Justifica el señor Hurtado su negativa como sigue:

El Rey don Alfonso VI, que por muerte de su hermano don Sancho, reunió las coronas de León y Castilla, unió en su blasón las armas de ambos reinos, colocando en el lugar de preferencia el león, emblema del primer estado que había regido, a la muerte de su nieto don Alfonso VII volvieron a separarse, por la división de los reinos entre sus hijos don sancho y don Fernando, para el primero Castilla, León para el

segundo, tornando en su virtud a ostentar las banderas leonesas, el león de gules, lenguado y armado en oro, con corona de oro en campo de plata, y la castellana el castrillo de oro, con tres almenas y tres homenajes, cada uno de estos con otras tres almenas y mayor el del medio en campos de gules, y en esta división de armas, llegó la época de nuestra redención del yugo mauritano.
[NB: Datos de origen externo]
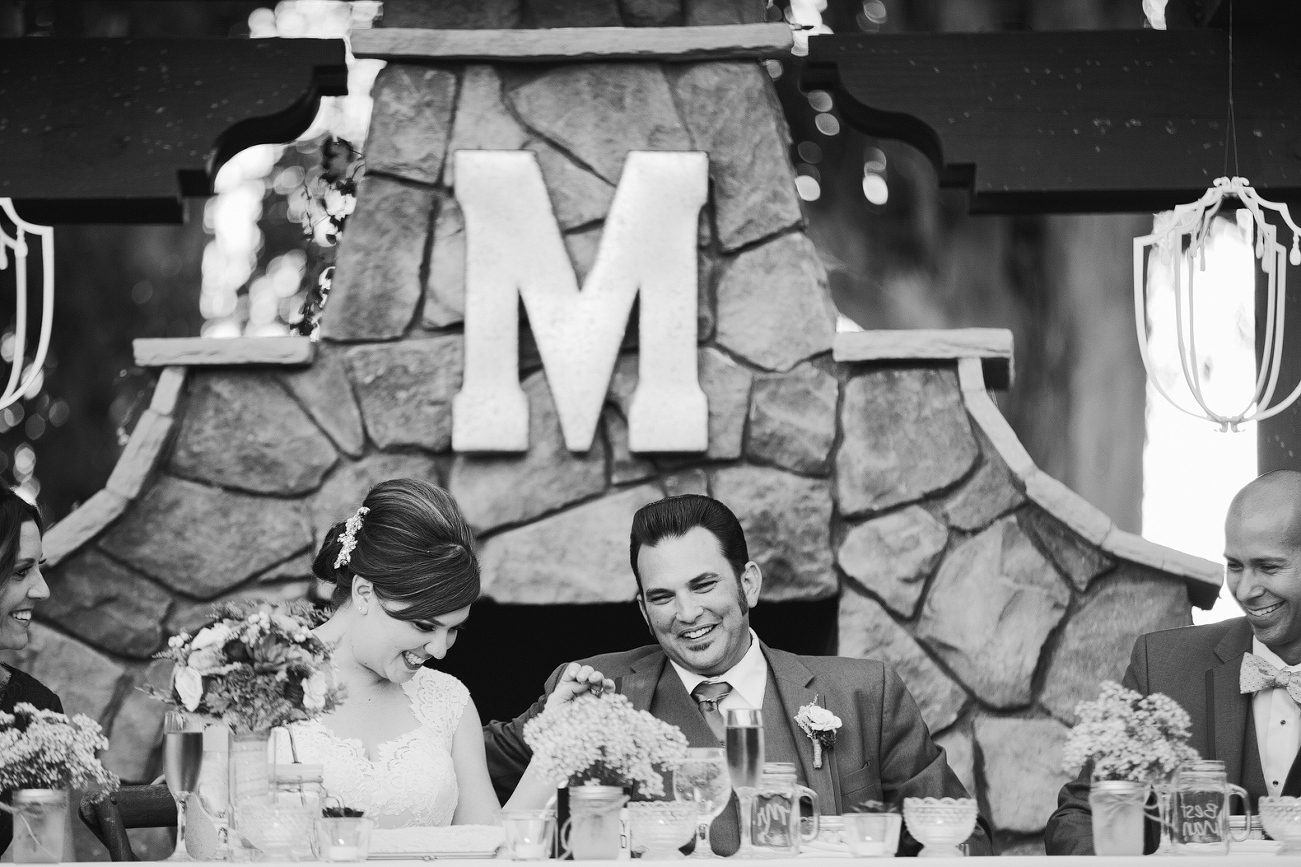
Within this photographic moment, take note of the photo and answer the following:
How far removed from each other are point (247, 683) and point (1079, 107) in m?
3.20

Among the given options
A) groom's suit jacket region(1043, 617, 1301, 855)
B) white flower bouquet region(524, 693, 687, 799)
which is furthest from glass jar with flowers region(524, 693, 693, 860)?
groom's suit jacket region(1043, 617, 1301, 855)

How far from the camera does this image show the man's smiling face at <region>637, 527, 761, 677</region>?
3471mm

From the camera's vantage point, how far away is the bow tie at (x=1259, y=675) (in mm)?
3246

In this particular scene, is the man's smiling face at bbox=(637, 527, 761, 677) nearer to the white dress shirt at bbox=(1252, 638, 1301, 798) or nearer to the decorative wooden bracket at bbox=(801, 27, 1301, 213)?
the white dress shirt at bbox=(1252, 638, 1301, 798)

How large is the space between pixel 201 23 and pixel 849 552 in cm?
422

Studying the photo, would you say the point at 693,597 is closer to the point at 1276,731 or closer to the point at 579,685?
the point at 579,685

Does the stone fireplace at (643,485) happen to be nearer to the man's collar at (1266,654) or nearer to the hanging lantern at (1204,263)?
the hanging lantern at (1204,263)

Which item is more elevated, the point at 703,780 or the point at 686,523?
the point at 686,523

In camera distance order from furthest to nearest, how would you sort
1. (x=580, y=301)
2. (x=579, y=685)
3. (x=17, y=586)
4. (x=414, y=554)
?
(x=580, y=301) < (x=17, y=586) < (x=414, y=554) < (x=579, y=685)

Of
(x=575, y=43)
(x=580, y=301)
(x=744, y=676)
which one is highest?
(x=575, y=43)

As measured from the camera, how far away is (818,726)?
11.0ft

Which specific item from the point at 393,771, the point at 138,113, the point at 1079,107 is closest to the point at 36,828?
the point at 393,771

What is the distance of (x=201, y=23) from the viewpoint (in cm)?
677

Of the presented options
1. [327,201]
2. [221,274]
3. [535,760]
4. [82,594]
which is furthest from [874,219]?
[535,760]
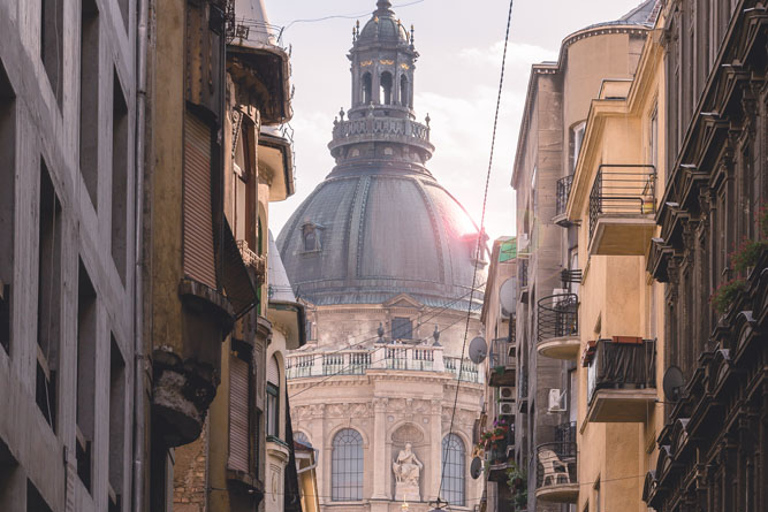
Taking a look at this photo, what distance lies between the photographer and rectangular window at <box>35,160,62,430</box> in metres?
14.8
Todos los historiadores están de acuerdo, en la afirmación de la malquerencia del monarca leones Alfonso IX, hacia su hijo el monarca castellano Fernando III, efecto por el cual atentos uno y otro a sus discordias internas, olvidaban sus obligaciones de ir sustrayendo territorios y ciudades al dominio musulmán, es más, concertadas entre ambos saludables paces, el leones se dispuso a emprenderla contra el moro a cuya campaña, que resulto la conquista de Cáceres, contribuyó don Fernando III, con un cuerpo auxiliar de soldados castellanos, acaudillados por el Comendador y trece de la Orden de Santiago, Ruy González de Valverde.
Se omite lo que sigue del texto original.